Grackle is the add-on accessibility checker for Google suite applications.
Install Grackle Docs
You only need to install the Grackle Docs accessibility checker once. It will always be available to you in Google Docs once you have installed it, even if you use a different computer.
- Select “Get Add-ons” from the Add-ons menu.
- Search “Grackle” in the dialog box.
- Select “+ Free” option to install.
- An alert will pop up alerting you that Grackle would like access to your Google Docs. You will need to confirm that you trust Grackle by selecting “Allow.” This completes the installation.
Before you distribute an electronic document, run the Grackle Docs accessibility checker to make sure you haven’t overlooked any accessibility details.
- From the Add-ons menu, select Grackle Docs, then launch.
- A sidebar will open up that will identify errors and warnings.
- Click on each error for guidance on how to resolve each issue. Document title and document language commonly appear as errors but are really easy to resolve with the tools Grackle Docs provides.
- Clicking the “Here” button on any flagged item will take you to that item in your document to review.
- Missing alt text will also be alerted. This tool will give you the option to mark decorative images (that would normally have empty alt text) as “artifacts” so that they are removed from the view of screen readers and other assistive technologies.
- Missing table headers will also be flagged. Click on the "Tag" button associated with a table to define the first row and/or first column as headers.
- Address each issue one at a time throughout the document.
- Select the “Re-Check” button at the top of the window when you have completed each task to receive an updated report.
- Continue to revise until all checks have passed.
When you convert a Google Doc to another format, like a PDF or a Microsoft Word Document, it is important to note that your document may not be fully accessible in the new format (even if the Google Doc is).
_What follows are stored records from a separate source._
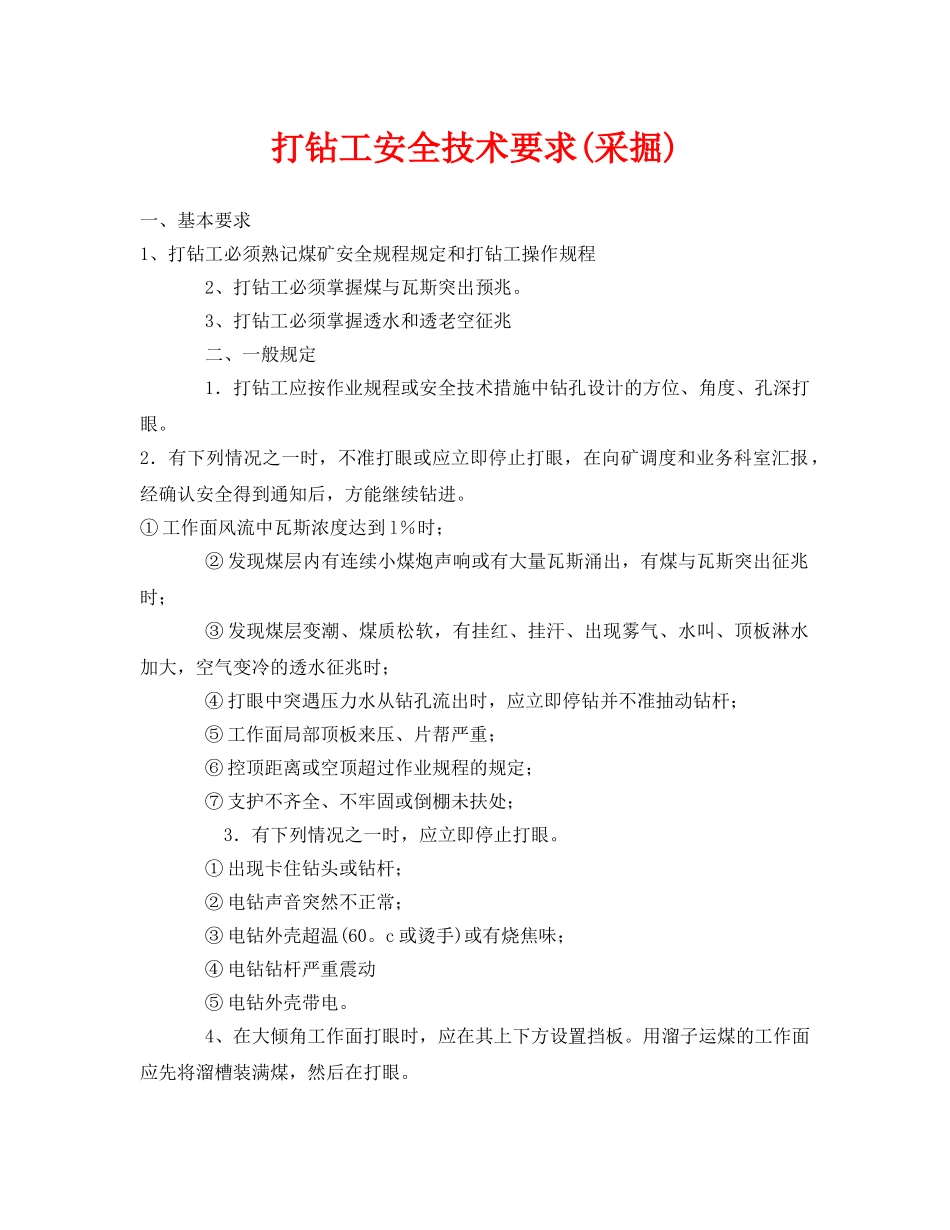 打钻工安全技术要求(采掘)

一、基本要求

1、打钻工必须熟记煤矿安全规程规定和打钻工操作规程

2、打钻工必须掌握煤与瓦斯突出预兆。

3、打钻工必须掌握透水和透老空征兆

二、一般规定

1．打钻工应按作业规程或安全技术措施中钻孔设计的方位、角度、孔深打眼。

2．有下列情况之一时，不准打眼或应立即停止打眼，在向矿调度和业务科室汇报，经确认安全得到通知后，方能继续钻进。

①工作面风流中瓦斯浓度达到1%时；

②发现煤层内有连续小煤炮声响或有大量瓦斯涌出，有煤与瓦斯突出征兆时；

③发现煤层变潮、煤质松软，有挂红、挂汗、出现雾气、水叫、顶板淋水加大，空气变冷的透水征兆时；

④打眼中突遇压力水从钻孔流出时，应立即停钻并不准抽动钻杆；

⑤工作面局部顶板来压、片帮严重；

⑥控顶距离或空顶超过作业规程的规定；

⑦支护不齐全、不牢固或倒棚未扶处；

3．有下列情况之一时，应立即停止打眼。

①出现卡住钻头或钻杆；

②电钻声音突然不正常；

③电钻外壳超温(60。c或烫手)或有烧焦味；

④电钻钻杆严重震动

⑤电钻外壳带电。

4、在大倾角工作面打眼时，应在其上下方设置挡板。用溜子运煤的工作面应先将溜槽装满煤，然后在打眼。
If you convert your document to a PDF, be sure to review and revise that document in Adobe Acrobat Pro with its built-in accessibility checker (See Acrobat Pro tutorial). If you convert your document to a Microsoft Word file, be sure to review that document in Microsoft Word with the built-in accessibility checker (see Microsoft Word tutorial). Fix any flagged issues before distributing the document in its new format.
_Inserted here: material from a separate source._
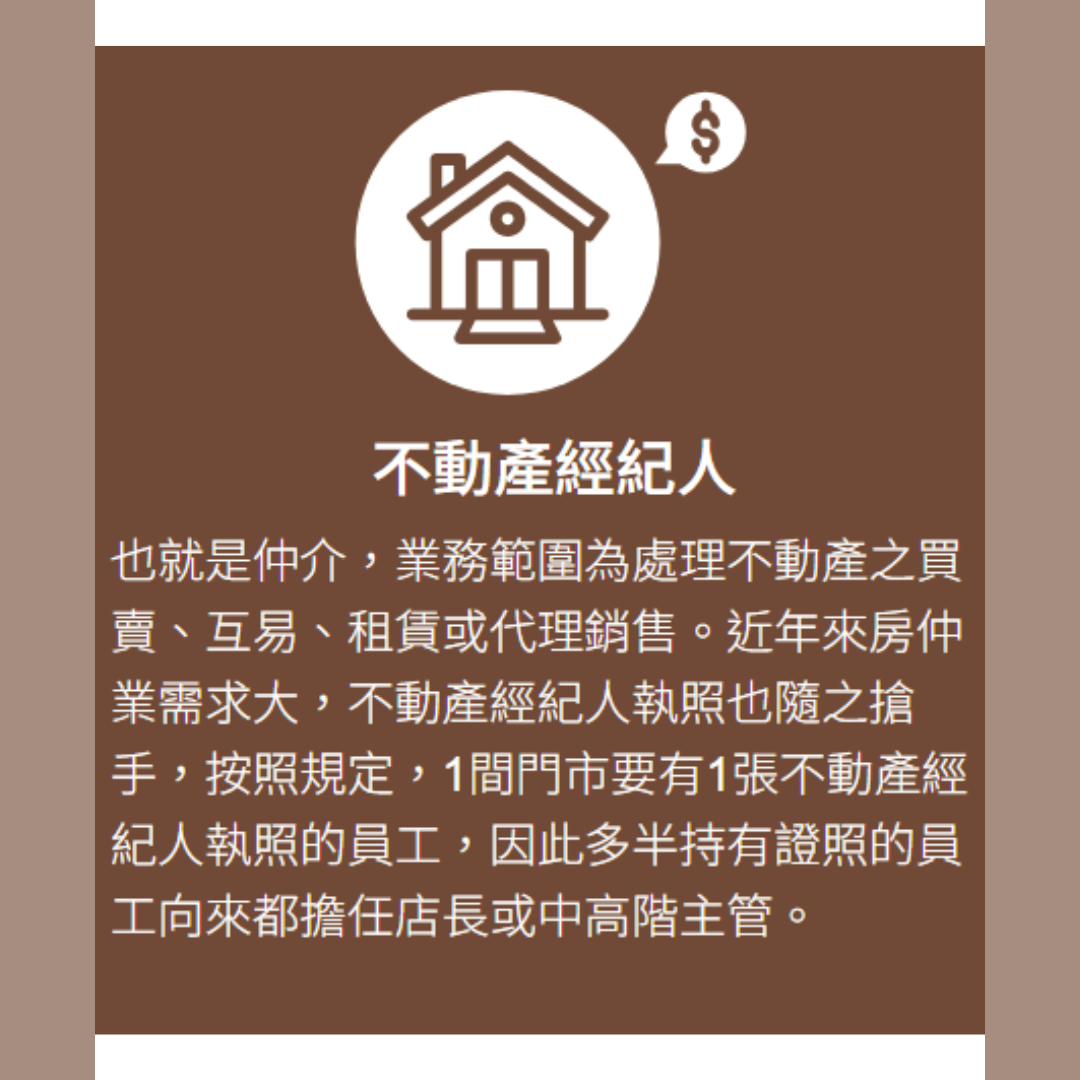 $

不動產經紀人

也就是仲介，業務範圍為處理不動產之買賣、互易、租賃或代理銷售。近年來房仲業需求大，不動產經紀人執照也隨之搶手，按照規定，1間門市要有1張不動產經紀人執照的員工，因此多半持有證照的員工向來都擔任店長或中高階主管。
- Accessibility for Docs Editors (Google Support). This includes instructions on how to do many of these tasks on the Android, iPhone and iPad versions of the software.
- For help on the paragraph styles use the Add a title heading or table of contents in a document tutorial (Google Support). This includes help with the Android, iPhone and iPad versions of the software.
- Grackle Docs Short Overview (Grackle Docs) is a short video that demonstrates how to use the Grackle Docs accessibility checker (called Grackle Talks in the video), including how to successfully preserve accessibility features when exporting as a PDF.